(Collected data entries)

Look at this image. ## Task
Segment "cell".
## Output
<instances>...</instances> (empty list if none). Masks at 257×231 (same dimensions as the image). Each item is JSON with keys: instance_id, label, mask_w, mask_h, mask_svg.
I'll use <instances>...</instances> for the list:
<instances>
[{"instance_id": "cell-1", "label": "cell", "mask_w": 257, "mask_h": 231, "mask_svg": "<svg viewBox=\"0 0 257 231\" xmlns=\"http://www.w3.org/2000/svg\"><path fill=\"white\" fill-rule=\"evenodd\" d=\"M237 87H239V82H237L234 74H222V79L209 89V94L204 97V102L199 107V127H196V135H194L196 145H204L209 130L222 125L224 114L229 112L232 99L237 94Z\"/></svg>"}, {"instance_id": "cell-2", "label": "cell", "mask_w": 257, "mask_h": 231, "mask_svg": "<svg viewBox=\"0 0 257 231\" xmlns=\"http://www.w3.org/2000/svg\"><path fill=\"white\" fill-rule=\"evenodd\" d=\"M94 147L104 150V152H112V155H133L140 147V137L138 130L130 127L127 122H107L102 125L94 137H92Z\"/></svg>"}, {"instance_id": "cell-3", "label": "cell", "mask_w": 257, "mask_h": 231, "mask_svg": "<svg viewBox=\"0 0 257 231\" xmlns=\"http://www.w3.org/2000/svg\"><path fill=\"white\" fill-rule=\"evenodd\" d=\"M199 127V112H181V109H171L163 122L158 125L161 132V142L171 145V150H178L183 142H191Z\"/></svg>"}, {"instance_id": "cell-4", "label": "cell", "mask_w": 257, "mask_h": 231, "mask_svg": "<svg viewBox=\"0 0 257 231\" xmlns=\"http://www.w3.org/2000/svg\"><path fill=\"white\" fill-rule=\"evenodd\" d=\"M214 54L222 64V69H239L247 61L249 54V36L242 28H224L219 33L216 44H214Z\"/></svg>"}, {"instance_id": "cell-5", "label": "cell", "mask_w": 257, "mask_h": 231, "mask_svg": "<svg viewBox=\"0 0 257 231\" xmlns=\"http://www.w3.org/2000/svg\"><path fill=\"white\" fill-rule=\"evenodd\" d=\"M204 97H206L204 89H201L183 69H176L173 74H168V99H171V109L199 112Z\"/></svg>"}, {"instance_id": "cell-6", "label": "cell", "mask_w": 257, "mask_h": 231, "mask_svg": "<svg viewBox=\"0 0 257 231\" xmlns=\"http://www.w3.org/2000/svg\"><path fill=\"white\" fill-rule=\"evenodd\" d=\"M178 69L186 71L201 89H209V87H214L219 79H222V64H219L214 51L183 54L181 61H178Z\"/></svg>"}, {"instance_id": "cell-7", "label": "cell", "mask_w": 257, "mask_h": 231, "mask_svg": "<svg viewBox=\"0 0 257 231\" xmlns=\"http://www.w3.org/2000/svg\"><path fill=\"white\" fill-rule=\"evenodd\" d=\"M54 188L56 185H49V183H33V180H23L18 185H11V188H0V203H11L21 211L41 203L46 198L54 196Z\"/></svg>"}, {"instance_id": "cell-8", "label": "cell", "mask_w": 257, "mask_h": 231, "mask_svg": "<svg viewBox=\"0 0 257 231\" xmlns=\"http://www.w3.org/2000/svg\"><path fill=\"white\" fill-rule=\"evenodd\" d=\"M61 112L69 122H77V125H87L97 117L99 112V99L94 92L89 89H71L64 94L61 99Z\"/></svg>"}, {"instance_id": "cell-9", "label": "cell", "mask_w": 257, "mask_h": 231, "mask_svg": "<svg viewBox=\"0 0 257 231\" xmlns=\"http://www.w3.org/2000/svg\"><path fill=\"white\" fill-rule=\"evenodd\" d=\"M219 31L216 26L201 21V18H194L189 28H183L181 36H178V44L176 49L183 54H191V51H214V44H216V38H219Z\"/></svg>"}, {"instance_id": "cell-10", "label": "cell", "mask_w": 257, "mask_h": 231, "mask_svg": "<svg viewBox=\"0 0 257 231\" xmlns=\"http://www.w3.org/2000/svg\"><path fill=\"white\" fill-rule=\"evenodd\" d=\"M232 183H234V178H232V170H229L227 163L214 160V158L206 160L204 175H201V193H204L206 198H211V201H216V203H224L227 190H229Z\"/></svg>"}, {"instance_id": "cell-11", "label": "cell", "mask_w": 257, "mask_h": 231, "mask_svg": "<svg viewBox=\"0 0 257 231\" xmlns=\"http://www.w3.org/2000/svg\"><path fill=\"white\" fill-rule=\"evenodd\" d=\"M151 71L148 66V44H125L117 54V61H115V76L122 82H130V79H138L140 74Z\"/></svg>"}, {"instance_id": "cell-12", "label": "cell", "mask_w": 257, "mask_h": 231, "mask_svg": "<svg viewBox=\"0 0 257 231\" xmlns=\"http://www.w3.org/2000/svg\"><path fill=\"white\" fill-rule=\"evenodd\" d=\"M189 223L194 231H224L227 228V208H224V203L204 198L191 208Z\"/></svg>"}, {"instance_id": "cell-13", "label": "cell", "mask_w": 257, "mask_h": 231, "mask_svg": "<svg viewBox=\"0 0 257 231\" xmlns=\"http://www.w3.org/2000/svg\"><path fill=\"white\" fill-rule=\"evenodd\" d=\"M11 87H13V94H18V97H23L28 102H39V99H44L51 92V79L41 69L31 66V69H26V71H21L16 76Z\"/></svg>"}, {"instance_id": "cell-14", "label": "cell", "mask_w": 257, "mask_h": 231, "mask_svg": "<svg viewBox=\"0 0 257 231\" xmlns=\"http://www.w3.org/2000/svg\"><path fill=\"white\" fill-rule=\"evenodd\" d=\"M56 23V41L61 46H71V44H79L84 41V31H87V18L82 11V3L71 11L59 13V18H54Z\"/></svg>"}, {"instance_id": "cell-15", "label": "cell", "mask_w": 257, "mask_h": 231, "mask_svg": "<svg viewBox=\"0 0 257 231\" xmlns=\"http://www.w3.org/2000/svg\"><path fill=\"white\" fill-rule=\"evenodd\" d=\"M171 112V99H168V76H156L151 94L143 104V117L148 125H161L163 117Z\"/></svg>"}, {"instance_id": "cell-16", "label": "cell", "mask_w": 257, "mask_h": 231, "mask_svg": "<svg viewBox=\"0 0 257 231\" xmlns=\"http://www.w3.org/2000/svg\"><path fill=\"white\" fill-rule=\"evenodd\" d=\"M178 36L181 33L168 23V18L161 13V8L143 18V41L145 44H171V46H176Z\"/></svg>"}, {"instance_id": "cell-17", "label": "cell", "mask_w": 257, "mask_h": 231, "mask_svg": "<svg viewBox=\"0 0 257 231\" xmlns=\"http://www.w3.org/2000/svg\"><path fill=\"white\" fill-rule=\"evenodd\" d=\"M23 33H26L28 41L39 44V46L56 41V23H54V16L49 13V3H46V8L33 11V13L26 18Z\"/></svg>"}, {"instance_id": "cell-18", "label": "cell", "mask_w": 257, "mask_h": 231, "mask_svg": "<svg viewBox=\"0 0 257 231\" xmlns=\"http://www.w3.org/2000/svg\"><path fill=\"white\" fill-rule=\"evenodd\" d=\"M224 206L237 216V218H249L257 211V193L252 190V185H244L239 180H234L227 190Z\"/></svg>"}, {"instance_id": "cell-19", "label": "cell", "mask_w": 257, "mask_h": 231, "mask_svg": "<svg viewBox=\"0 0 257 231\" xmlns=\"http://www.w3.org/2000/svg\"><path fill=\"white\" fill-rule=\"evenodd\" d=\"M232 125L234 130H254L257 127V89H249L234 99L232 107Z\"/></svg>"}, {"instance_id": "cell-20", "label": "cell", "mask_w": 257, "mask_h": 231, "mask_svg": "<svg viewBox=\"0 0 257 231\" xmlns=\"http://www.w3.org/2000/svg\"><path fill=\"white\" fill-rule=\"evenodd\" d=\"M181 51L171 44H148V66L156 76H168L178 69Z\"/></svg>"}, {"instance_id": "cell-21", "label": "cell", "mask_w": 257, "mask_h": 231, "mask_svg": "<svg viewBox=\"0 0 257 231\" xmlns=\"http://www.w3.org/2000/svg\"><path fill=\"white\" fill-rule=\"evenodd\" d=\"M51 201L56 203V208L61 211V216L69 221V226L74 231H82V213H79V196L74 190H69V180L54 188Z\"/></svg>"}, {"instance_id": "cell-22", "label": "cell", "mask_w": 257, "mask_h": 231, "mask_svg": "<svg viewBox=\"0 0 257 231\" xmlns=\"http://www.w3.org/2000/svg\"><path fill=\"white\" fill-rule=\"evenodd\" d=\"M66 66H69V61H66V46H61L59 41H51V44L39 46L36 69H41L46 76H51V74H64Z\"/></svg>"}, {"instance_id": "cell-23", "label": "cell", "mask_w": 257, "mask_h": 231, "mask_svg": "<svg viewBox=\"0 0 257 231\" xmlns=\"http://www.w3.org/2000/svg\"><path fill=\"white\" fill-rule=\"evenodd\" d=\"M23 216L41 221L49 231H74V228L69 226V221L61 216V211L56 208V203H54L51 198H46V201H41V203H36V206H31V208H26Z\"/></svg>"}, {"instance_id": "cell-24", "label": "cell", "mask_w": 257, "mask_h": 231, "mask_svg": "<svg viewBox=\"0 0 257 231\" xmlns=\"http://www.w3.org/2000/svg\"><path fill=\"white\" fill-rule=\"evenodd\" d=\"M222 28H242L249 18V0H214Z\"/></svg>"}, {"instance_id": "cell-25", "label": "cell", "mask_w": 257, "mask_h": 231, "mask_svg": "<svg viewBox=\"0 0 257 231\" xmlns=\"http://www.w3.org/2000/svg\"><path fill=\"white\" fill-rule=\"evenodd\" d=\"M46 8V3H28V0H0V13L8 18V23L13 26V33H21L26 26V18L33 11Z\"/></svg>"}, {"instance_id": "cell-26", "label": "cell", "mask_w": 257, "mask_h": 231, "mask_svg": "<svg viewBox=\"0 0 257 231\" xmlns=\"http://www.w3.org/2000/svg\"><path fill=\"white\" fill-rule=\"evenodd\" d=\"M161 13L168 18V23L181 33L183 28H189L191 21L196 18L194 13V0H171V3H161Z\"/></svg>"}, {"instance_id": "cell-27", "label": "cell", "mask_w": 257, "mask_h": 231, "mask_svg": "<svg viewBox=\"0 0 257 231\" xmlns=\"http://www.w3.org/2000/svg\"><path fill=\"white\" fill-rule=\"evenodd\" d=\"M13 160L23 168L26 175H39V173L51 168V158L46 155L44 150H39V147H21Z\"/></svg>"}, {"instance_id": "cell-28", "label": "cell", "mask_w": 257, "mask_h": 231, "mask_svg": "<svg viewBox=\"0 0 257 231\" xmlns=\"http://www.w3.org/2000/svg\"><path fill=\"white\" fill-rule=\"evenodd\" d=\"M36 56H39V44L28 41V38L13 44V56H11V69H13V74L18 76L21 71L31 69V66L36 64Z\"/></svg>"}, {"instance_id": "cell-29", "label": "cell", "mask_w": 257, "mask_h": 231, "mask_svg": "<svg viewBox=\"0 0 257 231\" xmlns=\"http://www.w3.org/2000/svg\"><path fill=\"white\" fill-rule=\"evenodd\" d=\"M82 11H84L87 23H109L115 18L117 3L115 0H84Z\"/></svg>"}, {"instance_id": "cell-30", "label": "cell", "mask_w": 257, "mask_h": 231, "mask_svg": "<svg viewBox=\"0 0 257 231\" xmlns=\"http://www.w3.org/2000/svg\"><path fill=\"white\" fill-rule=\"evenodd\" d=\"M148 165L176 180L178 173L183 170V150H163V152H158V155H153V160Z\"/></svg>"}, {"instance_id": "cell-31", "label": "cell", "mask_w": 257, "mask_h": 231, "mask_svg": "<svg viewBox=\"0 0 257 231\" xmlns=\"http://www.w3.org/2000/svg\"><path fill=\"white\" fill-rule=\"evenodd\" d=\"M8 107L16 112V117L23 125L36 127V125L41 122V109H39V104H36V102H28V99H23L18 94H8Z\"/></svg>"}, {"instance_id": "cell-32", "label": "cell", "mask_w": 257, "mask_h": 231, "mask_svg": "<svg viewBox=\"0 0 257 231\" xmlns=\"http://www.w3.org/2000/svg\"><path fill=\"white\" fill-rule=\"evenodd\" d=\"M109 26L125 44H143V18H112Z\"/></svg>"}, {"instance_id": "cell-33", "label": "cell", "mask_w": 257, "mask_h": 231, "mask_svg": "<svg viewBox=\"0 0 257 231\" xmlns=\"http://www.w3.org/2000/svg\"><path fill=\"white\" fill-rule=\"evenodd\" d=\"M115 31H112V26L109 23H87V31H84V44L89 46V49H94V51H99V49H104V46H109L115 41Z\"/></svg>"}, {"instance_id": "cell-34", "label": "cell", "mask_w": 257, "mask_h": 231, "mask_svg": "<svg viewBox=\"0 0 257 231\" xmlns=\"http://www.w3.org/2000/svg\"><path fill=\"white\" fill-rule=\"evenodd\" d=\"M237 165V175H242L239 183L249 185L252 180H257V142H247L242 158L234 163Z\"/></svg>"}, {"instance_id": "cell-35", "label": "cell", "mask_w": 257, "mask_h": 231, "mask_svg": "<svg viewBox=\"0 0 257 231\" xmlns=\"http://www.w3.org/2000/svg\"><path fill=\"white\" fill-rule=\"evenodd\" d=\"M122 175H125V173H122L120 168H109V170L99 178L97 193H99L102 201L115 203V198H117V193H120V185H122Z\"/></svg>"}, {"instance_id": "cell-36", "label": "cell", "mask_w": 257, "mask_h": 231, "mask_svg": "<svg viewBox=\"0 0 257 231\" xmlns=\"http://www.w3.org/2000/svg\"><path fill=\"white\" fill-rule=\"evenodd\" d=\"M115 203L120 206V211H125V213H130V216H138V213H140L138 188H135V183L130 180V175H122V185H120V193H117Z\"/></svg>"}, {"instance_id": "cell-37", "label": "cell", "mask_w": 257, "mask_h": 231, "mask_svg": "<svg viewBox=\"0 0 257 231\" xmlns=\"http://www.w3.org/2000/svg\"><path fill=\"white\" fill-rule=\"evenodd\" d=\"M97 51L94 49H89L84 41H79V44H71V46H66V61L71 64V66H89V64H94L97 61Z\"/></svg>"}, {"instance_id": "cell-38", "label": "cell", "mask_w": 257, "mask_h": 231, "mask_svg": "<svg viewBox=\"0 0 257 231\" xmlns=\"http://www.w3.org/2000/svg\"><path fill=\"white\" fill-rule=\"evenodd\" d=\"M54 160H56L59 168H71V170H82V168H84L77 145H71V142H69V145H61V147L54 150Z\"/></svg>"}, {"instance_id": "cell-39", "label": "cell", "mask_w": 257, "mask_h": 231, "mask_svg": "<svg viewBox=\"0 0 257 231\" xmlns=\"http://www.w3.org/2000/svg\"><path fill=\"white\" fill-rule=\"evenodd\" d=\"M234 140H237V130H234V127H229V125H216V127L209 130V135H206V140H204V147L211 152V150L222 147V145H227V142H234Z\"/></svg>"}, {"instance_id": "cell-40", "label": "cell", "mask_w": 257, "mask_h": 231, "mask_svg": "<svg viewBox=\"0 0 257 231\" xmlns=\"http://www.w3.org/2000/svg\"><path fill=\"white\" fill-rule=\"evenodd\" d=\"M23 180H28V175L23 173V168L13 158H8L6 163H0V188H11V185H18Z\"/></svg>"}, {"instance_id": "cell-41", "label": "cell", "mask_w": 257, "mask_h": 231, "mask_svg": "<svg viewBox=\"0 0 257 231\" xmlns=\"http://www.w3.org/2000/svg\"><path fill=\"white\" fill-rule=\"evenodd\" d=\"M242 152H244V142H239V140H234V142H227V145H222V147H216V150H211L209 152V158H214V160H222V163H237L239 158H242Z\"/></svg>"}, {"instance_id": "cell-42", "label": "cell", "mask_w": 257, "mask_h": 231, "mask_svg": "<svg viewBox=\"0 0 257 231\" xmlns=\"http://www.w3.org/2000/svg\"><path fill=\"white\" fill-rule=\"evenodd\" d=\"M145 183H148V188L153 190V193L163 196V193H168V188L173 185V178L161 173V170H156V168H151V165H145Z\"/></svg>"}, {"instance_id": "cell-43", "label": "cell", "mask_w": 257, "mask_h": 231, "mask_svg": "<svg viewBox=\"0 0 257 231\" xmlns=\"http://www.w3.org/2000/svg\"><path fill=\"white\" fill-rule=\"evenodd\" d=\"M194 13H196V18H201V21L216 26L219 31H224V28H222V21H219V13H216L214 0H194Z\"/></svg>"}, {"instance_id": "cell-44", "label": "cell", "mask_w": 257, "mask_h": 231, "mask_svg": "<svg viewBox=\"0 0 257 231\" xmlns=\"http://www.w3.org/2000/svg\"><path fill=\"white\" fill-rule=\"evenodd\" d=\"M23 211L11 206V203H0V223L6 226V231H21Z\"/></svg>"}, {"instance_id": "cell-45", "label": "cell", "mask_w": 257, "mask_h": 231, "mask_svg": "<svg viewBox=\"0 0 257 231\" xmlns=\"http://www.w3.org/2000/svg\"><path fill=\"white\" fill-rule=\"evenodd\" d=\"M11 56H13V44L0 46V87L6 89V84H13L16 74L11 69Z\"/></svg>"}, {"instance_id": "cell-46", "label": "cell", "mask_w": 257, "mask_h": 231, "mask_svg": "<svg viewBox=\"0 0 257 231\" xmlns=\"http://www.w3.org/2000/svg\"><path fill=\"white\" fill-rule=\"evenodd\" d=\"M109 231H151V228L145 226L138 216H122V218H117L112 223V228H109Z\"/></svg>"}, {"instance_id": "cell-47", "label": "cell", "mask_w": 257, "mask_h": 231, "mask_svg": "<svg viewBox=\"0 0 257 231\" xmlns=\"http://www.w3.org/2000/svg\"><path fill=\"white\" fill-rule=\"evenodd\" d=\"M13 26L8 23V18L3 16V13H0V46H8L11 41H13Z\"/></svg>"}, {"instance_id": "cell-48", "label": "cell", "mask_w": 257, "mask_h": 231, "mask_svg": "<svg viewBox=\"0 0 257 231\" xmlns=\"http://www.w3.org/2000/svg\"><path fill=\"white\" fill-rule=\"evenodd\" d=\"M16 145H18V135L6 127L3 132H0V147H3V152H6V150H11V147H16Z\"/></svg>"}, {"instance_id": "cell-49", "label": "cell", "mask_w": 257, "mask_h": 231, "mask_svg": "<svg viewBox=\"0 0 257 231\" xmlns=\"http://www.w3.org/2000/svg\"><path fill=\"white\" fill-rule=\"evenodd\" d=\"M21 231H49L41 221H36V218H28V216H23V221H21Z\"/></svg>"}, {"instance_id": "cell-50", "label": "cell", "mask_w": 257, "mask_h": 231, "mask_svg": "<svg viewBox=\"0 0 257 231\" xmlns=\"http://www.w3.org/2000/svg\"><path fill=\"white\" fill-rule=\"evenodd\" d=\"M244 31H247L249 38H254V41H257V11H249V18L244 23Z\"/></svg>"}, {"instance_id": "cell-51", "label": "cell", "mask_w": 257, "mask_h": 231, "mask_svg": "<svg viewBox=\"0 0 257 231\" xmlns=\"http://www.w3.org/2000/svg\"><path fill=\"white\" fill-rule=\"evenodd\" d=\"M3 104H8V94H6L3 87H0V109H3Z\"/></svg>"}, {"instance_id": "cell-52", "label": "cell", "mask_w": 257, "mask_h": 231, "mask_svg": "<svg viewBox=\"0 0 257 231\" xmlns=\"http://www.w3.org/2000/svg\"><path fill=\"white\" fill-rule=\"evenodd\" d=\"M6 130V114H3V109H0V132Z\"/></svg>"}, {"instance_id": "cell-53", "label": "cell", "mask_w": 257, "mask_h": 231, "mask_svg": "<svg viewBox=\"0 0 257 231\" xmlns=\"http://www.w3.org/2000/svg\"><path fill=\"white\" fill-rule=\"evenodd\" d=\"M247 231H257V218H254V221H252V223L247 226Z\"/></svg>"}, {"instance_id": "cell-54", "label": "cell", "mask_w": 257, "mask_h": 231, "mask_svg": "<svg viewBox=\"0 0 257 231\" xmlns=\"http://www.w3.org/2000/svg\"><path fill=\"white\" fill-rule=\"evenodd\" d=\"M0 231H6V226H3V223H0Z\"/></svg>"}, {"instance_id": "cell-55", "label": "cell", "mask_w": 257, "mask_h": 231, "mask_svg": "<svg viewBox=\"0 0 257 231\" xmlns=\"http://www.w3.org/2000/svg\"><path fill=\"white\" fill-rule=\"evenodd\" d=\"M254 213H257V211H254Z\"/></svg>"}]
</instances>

EXERCISE DIRECTIONS:
Rewrite the stretch of the records from the start through the line containing "<instances>...</instances> (empty list", swapping "Look at" for "Examine" and changing nothing else.

REPLY:
Examine this image. ## Task
Segment "cell".
## Output
<instances>...</instances> (empty list if none). Masks at 257×231 (same dimensions as the image). Each item is JSON with keys: instance_id, label, mask_w, mask_h, mask_svg.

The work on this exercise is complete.